Ecosyste.ms: Awesome

An open API service indexing awesome lists of open source software.

Awesome Lists | Featured Topics | Projects

https://github.com/pixiedust/pixiedust

Python Helper library for Jupyter Notebooks
https://github.com/pixiedust/pixiedust

data-science jupyter-notebook pixiedust python python-notebook scala-notebooks spark visualization

Last synced: 1 day ago
JSON representation

Python Helper library for Jupyter Notebooks

Awesome Lists containing this project

README

        

# PixieDust

[![PyPI version](https://badge.fury.io/py/pixiedust.svg)](https://badge.fury.io/py/pixiedust)
[![Build Status](https://travis-ci.org/pixiedust/pixiedust.svg?branch=master)](https://travis-ci.org/pixiedust/pixiedust)

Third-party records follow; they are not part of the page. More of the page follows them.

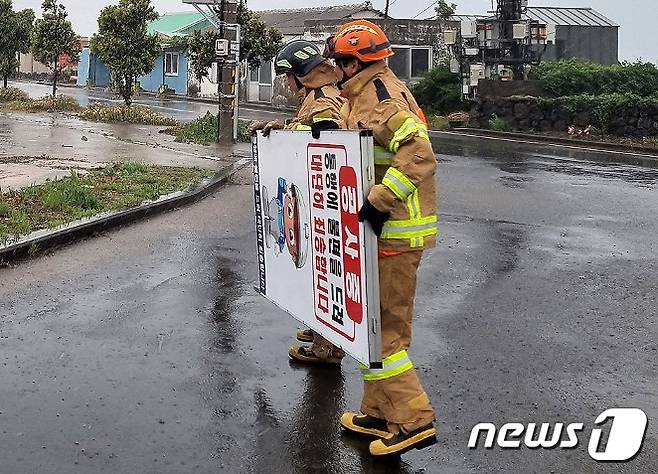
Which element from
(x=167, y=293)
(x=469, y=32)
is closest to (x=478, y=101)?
(x=469, y=32)

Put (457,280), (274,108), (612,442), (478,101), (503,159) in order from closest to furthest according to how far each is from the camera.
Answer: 1. (612,442)
2. (457,280)
3. (503,159)
4. (478,101)
5. (274,108)

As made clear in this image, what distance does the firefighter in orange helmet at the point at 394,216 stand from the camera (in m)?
4.09

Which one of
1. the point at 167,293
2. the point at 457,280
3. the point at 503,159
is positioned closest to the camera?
the point at 167,293

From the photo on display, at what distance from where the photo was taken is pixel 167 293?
718cm

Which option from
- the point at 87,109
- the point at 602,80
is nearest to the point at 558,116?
the point at 602,80

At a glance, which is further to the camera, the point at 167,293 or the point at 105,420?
the point at 167,293

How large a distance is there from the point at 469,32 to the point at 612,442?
28805 millimetres

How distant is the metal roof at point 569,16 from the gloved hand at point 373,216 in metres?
43.4

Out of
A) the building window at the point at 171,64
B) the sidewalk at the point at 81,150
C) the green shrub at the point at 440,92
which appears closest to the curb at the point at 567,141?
the green shrub at the point at 440,92

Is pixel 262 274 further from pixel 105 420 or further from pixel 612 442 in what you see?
pixel 612 442

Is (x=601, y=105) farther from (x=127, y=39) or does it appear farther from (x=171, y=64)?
(x=171, y=64)

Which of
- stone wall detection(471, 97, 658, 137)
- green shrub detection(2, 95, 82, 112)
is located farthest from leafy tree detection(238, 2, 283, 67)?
green shrub detection(2, 95, 82, 112)

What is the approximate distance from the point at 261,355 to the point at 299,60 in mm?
1875

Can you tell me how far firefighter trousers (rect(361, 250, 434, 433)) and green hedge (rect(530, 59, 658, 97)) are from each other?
25.2m
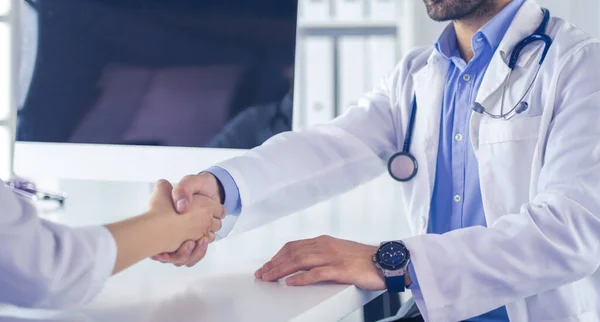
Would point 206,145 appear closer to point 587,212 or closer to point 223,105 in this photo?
point 223,105

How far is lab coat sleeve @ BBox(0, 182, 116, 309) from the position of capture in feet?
2.36

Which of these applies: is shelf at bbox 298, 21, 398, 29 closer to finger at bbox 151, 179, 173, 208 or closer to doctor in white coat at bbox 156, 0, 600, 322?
doctor in white coat at bbox 156, 0, 600, 322

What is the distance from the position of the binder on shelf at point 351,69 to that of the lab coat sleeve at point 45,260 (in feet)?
4.00

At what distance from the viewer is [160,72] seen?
5.20 feet

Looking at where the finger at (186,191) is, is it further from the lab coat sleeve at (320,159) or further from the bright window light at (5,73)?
the bright window light at (5,73)

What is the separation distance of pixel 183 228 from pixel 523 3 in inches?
30.5

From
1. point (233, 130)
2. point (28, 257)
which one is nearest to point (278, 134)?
point (233, 130)

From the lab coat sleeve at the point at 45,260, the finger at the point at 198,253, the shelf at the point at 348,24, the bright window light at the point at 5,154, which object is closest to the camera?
the lab coat sleeve at the point at 45,260

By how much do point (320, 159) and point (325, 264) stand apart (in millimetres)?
444

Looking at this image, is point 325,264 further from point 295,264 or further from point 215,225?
point 215,225

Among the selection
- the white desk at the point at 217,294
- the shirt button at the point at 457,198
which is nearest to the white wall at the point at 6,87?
the white desk at the point at 217,294

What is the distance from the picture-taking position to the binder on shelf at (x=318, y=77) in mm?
1943

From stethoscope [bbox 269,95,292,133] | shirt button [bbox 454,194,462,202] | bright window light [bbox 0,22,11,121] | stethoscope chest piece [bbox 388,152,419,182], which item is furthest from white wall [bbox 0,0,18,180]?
shirt button [bbox 454,194,462,202]

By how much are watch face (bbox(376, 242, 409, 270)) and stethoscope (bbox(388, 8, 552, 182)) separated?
13.7 inches
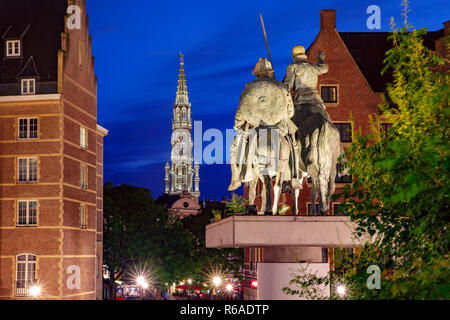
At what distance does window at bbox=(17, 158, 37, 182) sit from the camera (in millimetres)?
51062

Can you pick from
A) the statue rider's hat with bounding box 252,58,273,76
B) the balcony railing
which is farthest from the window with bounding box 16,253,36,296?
the statue rider's hat with bounding box 252,58,273,76

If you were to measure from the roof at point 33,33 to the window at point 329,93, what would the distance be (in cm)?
1984

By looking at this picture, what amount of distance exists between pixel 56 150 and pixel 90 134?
20.4ft

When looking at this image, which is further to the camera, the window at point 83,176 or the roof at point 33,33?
the window at point 83,176

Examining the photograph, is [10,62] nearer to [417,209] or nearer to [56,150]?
[56,150]

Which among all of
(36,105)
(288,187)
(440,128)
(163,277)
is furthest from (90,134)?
(440,128)

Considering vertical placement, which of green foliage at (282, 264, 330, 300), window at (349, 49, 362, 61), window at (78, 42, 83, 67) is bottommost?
green foliage at (282, 264, 330, 300)

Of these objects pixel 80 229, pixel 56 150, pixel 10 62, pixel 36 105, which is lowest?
pixel 80 229

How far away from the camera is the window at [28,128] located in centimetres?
5153

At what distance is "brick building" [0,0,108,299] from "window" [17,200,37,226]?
0.24 feet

PixieDust is a productivity tool for Python or Scala notebooks, which lets a developer encapsulate business logic into something easy for your customers to consume.

## New Book now available: Thoughtful Data Science
This [book](https://www.packtpub.com/product/data-analysis-with-python/9781789950069) published by [Packt Publishing](https://www.packtpub.com) is the user and developer reference for using PixieDust

## Pixiedust developer community

Wait! There is a developer community?
Yes there is! If you already are a member, [login](https://pixiedust-dev.slack.com). If you would like to contribute please [join us](http://bit.ly/join_pixiedust_community).

## Why you need it

Notebooks are a powerful tool for fast and flexible data analysis. But the learning curve is steep.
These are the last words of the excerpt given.